• **WORK TO DO**
Word for word, transcribe the lines from the one containing "As shown in this" through the end of the entries, both included, and nothing else.

## START RECORD LIST

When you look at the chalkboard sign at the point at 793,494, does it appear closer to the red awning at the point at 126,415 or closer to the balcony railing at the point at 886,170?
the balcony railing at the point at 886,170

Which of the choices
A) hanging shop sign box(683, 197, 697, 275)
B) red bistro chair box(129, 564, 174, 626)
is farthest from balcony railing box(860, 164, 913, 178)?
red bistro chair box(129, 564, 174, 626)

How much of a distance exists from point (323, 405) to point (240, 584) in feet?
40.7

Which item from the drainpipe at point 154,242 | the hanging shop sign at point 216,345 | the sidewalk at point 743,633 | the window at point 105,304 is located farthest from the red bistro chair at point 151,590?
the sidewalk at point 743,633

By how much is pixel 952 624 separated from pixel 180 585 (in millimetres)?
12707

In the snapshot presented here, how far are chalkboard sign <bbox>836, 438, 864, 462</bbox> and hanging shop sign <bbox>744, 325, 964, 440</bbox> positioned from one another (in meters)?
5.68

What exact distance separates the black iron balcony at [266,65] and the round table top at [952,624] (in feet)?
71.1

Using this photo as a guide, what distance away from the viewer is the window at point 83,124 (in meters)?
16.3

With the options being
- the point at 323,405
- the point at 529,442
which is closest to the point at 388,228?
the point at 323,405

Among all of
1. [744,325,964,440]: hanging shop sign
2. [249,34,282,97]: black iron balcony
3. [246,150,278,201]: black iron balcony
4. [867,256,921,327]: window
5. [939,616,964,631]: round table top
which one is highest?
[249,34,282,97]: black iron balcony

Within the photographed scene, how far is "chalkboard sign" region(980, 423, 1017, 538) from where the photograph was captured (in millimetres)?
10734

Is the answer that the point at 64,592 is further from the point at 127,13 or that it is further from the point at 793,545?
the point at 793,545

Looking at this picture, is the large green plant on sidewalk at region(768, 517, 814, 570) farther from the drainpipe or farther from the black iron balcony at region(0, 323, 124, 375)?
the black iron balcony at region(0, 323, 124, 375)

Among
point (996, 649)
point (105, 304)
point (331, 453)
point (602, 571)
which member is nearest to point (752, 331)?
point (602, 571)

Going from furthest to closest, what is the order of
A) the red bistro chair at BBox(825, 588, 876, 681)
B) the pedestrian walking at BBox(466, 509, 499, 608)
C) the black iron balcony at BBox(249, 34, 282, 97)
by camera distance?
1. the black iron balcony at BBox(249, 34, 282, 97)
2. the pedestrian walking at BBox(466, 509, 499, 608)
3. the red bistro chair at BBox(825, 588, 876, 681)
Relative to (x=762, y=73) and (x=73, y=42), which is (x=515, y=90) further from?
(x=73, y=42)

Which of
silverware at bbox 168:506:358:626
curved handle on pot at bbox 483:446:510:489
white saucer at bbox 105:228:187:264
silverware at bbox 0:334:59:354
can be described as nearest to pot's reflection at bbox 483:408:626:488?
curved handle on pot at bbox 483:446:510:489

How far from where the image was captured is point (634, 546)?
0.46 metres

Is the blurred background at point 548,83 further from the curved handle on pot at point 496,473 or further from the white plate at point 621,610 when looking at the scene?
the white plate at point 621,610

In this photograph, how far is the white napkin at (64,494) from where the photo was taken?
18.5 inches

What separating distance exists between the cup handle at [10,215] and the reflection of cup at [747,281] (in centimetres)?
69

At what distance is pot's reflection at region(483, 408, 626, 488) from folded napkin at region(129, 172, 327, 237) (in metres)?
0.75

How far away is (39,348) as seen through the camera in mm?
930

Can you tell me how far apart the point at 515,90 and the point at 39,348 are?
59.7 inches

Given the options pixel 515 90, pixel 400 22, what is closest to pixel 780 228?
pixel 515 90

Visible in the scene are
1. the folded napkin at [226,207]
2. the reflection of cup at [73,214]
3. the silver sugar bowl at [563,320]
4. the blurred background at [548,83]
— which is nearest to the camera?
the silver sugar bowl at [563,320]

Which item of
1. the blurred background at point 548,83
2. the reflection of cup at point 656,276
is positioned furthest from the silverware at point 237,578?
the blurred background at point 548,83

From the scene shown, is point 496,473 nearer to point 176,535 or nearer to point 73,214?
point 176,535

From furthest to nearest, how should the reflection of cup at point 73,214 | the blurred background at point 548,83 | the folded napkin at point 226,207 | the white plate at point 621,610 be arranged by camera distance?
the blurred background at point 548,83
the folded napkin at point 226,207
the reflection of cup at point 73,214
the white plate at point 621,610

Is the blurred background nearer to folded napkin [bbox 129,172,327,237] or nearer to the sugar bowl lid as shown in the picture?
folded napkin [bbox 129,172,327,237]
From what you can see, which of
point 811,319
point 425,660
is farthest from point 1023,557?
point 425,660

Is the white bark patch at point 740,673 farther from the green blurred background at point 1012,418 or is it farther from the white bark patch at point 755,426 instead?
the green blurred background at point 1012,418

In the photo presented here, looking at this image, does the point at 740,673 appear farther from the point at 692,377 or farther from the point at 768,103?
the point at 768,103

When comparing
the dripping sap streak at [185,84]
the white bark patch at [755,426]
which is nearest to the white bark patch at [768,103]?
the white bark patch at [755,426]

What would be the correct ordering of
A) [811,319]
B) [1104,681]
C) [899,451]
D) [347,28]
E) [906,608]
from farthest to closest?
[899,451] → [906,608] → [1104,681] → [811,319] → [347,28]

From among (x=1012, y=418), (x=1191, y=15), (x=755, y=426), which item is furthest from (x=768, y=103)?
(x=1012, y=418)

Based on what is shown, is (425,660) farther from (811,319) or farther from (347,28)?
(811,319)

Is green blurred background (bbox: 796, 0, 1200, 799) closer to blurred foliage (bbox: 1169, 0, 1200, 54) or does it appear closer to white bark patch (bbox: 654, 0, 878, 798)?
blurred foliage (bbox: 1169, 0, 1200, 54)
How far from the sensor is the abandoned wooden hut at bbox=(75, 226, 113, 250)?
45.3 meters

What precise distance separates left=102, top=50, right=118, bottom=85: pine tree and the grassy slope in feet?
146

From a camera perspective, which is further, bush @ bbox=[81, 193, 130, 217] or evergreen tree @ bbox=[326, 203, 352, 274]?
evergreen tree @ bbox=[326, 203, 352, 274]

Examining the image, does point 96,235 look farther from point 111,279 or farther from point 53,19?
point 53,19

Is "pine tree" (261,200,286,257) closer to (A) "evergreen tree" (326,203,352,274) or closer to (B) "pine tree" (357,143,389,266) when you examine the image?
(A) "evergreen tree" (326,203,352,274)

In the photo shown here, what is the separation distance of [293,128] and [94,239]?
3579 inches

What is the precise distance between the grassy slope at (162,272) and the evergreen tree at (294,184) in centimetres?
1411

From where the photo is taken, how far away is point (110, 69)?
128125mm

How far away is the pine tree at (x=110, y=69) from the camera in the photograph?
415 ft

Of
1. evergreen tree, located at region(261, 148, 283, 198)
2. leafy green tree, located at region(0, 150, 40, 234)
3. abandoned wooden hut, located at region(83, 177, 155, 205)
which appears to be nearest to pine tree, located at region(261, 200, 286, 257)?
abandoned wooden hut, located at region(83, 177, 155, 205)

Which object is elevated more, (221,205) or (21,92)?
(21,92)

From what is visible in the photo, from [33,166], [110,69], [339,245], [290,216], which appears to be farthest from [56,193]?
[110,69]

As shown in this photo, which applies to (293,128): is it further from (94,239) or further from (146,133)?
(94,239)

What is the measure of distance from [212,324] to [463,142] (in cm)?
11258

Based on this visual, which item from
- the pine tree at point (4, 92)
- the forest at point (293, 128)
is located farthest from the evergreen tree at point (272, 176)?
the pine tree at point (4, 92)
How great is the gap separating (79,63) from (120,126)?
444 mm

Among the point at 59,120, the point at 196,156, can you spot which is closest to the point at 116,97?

## END RECORD LIST

• **WRITTEN ANSWER**
As shown in this photo, which applies to (293,128): is it further from (94,239) or further from (146,133)?
(94,239)

What is the measure of distance from [212,324] to [463,142] (in cm)?
11258

Based on this visual, which item from
- the pine tree at point (4, 92)
- the forest at point (293, 128)
is located farthest from the evergreen tree at point (272, 176)?
the pine tree at point (4, 92)
How great is the gap separating (79,63) from (120,126)?
444 mm

Among the point at 59,120, the point at 196,156, can you spot which is closest to the point at 116,97?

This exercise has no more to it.